Nginx HTTP and proxy server

Because Nginx also uses the OpenSSL for cryptographic operations, support for PKCS #11 must go through the openssl-pkcs11 engine. Nginx currently supports only loading private keys from an HSM, and a certificate must be provided separately as a regular file. Modify the ssl_certificate and ssl_certificate_key options in the server section of the /etc/nginx/nginx.conf configuration file:

ssl_certificate     /path/to/cert.pem
ssl_certificate_key "engine:pkcs11:pkcs11:token=softhsm;id=%01;type=private?pin-value=111111";

Note that the engine:pkcs11: prefix is needed for the PKCS #11 URI in the Nginx configuration file. This is because the other pkcs11 prefix refers to the engine name.

4.4. Configuring applications to authenticate using certificates from smart cards

  • The wget network downloader enables you to specify PKCS #11 URIs instead of paths to locally stored private keys, and thus simplifies creating scripts for tasks that require safely stored private keys and certificates. For example:

    $ wget --private-key 'pkcs11:token=softhsm;id=%01;type=private?pin-value=111111' --certificate 'pkcs11:token=softhsm;id=%01;type=cert'

    See the wget(1) man page for more information.

  • Specifying PKCS #11 URI for use by the curl tool is analogous:

    $ curl --key 'pkcs11:token=softhsm;id=%01;type=private?pin-value=111111' --cert 'pkcs11:token=softhsm;id=%01;type=cert'

    See the curl(1) man page for more information.
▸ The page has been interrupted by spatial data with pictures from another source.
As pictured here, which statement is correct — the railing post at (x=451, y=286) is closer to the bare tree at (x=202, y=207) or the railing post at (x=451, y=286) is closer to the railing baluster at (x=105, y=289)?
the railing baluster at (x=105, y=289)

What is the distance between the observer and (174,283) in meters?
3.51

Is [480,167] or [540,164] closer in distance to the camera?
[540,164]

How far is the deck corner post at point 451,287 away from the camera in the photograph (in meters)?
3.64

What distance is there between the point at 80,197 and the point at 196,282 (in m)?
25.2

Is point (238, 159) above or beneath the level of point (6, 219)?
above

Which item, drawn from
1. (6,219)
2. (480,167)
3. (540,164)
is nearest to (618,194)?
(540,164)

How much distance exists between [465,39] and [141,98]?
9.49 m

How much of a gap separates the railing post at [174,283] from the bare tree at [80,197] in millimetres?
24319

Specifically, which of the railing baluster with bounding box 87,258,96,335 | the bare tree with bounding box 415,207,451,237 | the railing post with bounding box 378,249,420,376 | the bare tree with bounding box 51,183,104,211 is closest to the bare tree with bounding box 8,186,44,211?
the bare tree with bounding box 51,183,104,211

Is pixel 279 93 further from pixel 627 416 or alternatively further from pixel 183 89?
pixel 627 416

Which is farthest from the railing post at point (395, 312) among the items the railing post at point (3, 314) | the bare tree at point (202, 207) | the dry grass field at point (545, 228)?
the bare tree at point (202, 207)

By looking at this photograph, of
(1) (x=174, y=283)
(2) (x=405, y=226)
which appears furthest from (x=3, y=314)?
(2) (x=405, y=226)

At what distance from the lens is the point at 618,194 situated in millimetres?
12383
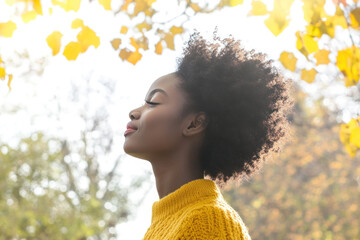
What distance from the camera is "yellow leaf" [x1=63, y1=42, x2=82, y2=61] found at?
2160mm

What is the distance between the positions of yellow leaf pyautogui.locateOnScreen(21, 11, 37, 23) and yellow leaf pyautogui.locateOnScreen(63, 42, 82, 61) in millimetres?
207

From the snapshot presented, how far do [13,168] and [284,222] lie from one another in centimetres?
587

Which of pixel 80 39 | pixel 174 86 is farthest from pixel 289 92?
pixel 80 39

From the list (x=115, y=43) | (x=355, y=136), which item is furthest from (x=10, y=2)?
(x=355, y=136)

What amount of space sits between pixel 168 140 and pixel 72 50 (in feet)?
2.58

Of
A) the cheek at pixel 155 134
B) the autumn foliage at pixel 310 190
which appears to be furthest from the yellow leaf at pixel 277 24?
the autumn foliage at pixel 310 190

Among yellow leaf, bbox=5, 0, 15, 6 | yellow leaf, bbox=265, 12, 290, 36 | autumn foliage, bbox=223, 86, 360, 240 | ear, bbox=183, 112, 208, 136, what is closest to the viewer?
ear, bbox=183, 112, 208, 136

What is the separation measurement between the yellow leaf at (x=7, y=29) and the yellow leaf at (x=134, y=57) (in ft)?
2.16

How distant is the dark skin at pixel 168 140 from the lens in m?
1.66

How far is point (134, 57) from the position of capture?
2.53 metres

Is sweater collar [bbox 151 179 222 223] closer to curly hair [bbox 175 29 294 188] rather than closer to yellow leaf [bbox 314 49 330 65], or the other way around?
curly hair [bbox 175 29 294 188]

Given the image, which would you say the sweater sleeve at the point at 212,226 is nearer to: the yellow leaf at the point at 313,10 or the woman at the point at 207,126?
the woman at the point at 207,126

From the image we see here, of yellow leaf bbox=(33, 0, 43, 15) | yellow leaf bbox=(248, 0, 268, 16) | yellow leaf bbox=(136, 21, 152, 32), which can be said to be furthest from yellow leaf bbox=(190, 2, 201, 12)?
yellow leaf bbox=(33, 0, 43, 15)

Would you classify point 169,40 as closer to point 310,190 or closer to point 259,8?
point 259,8
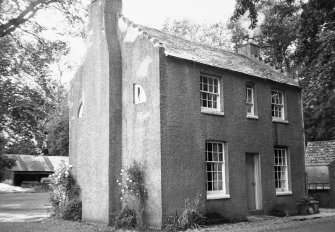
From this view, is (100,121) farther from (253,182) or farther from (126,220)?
(253,182)

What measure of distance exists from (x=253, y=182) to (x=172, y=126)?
18.9 ft

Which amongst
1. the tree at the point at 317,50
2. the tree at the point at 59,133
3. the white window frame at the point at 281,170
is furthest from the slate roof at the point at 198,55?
the tree at the point at 59,133

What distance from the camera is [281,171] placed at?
2023cm

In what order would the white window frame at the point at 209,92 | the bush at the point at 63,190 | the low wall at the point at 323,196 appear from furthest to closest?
the low wall at the point at 323,196, the bush at the point at 63,190, the white window frame at the point at 209,92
  • The Firefox web browser automatically loads the p11-kit-proxy module. This means that every supported smart card in the system is automatically detected. For using TLS client authentication, no additional setup is required and keys from a smart card are automatically used when a server requests them.

Using PKCS #11 URIs in custom applications

If your application uses the GnuTLS or NSS library, support for PKCS #11 URIs is ensured by their built-in support for PKCS #11. Also, applications relying on the OpenSSL library can access cryptographic hardware modules thanks to the openssl-pkcs11 engine.

With applications that require working with private keys on smart cards and that do not use NSS, GnuTLS, or OpenSSL, use p11-kit to implement registering PKCS #11 modules.